**Core Concept:** Horrocks' test is a method to determine the residual chlorine concentration in water. It involves mixing water samples with a known amount of sodium thiosulfate and observing the reaction with a few drops of starch indicator. A definite blue color in the third cup onwards indicates adequate chlorine concentration to kill bacteria.

**Why the Correct Answer is Right:**

First, we need to determine the volume of water in the well. The well has a diameter of 4 meters and a depth of 6 meters. A sphere has a constant volume, so the volume of water in the well can be calculated using the formula for the volume of a sphere: ( V = frac{4}{3} pi r^3 ), where ( V ) is the volume and ( r ) is the radius.

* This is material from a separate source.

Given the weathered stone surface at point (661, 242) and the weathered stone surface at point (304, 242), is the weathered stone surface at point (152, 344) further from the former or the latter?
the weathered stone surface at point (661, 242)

[ V = frac{4}{3} pi (2r)^3 ]
[ V = frac{4}{3} pi (2 times 4)^3 ]
[ V = frac{4}{3} pi (32) ]
[ V approx 30.97 text{ L} ]

Next, we need to determine the amount of chlorine needed. The Horrocks' test confirms chlorine concentration if the blue color appears in the third cup onwards. A chlorine concentration of 0.5 ppm (parts per million) is required to kill bacteria.

**Why Each Wrong Option is Incorrect:**

A. The volume of water in the well (30.97 L) is not related to the amount of chlorine required, which is determined by the chlorine concentration (0.5 ppm) and the volume of water in the well (30.97 L).

B. The amount of bleaching powder (chlorine compound) required is not proportional to the volume of water in the well. It depends on the chlorine concentration (0.5 ppm) and the volume of water in the well (30.97 L).

C. The volume of water in the well (30.97 L) does not determine the amount of bleaching powder needed. The amount depends on the chlorine concentration (0.5 ppm) and the volume of water in the well (30.97 L).

D. The volume of water in the well (30.97 L) does not directly impact the amount of bleaching powder required. The amount depends on the chlorine concentration (0.5 ppm) and the volume of water in the well (30.97 L).

**Clinical Pearl:** Horrocks' test is a simple and reliable method to determine if the chlorine concentration in drinking water is sufficient for disinfection. It helps healthcare professionals ensure water is safe for consumption and prevents waterborne diseases like cholera, typhoid, etc.